Who Turned on the Tap?

The Egyptian Forensic Medicine Authority in Cairo, Egypt

What is that sound? It seems to be that of running water. However, I just went through the whole building to check that all the taps were turned off. It should be just me and the deceased in here. I strain my ears to identify the direction the sound is coming from. The autopsy room seems to be the source. I know it can’t be, because I was just in there, all the taps were turned off and nobody would have been able to enter the room since. I could swear I left it locked. Regardless, I go to the autopsy room once again and, to my surprise, find out that there is in fact a tap that has been left running. How can it be? There is no one there, other than the dead bloke lying on the examination table. He had been hit in the head by a stray bullet. Maybe it is his spirit, trying to drive me crazy. Perhaps he is trying to dissuade me from meddling in his affairs.

Cairo’s morgue is big and has two doors, one located at the front and one leading to a narrow side alley. The latter is the one through which the bodies are carried in and out of the building. Its white color has lost its original luster over time.

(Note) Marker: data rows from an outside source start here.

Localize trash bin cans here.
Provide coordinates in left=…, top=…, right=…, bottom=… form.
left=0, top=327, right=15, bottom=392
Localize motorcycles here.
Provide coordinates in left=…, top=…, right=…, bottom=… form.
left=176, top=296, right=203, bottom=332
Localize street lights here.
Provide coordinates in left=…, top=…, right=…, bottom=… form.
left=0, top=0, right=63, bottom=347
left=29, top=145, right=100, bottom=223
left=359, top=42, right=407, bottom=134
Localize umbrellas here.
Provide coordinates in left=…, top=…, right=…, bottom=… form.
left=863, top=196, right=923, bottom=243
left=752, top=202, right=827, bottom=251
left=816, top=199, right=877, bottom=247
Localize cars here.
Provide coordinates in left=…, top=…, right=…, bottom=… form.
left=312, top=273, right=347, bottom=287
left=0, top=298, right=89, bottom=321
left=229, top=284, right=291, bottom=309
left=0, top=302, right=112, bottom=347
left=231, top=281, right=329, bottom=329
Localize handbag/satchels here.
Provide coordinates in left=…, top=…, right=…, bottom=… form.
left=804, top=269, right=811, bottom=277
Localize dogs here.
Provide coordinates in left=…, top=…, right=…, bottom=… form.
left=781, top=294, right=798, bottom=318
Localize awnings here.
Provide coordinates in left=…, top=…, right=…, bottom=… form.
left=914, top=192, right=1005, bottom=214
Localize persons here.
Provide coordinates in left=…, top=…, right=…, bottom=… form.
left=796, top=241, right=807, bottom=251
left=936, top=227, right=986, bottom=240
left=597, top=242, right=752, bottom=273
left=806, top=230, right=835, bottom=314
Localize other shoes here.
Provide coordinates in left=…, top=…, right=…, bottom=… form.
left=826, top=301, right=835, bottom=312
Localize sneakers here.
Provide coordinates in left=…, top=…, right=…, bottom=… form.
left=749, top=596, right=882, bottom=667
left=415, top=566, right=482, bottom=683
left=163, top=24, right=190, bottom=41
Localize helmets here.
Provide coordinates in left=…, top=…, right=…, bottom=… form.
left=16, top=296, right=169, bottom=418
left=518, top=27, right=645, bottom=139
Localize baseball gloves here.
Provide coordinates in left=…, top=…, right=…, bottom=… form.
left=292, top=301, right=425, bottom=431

Inside, it is mostly cold, silent and just outright spooky. There are two main halls, which are connected to each other. One is a big refrigeration chamber with space to fit up to forty-eight bodies, and the other is a coffin storage room with a coffee machine. It is where the morgue’s employees usually hang out. It is the warmest room of the morgue, and its walls are crammed with all sorts of amulets to ward off evil spirits. Aside from those, there are two other smaller rooms, where the unidentified bodies wind up.

The corpses only reveal their secrets to the forensic doctors. However, what I have learned since I started working here is that death doesn’t discriminate between the sinners and the saints, and doesn’t spare the women and the children either. Some, like the imam, believe in the supernatural, while others don’t, like uncle Mahmoud, who is over fifty years old, tall, thin, hunchbacked, wears a big turban covering half his face and a traditional tunic from Upper Egypt. He says that God is not compatible with the idea of the supernatural. He holds that people are driven by fear to see what is not there. He claims that he, thank God, only fears God.

I am of uncle Mahmoud’s opinion. That is why I am the only one who dares to spend the night here, among the dead. Yet, the unsolved mystery of the running tap is seriously challenging my point of view.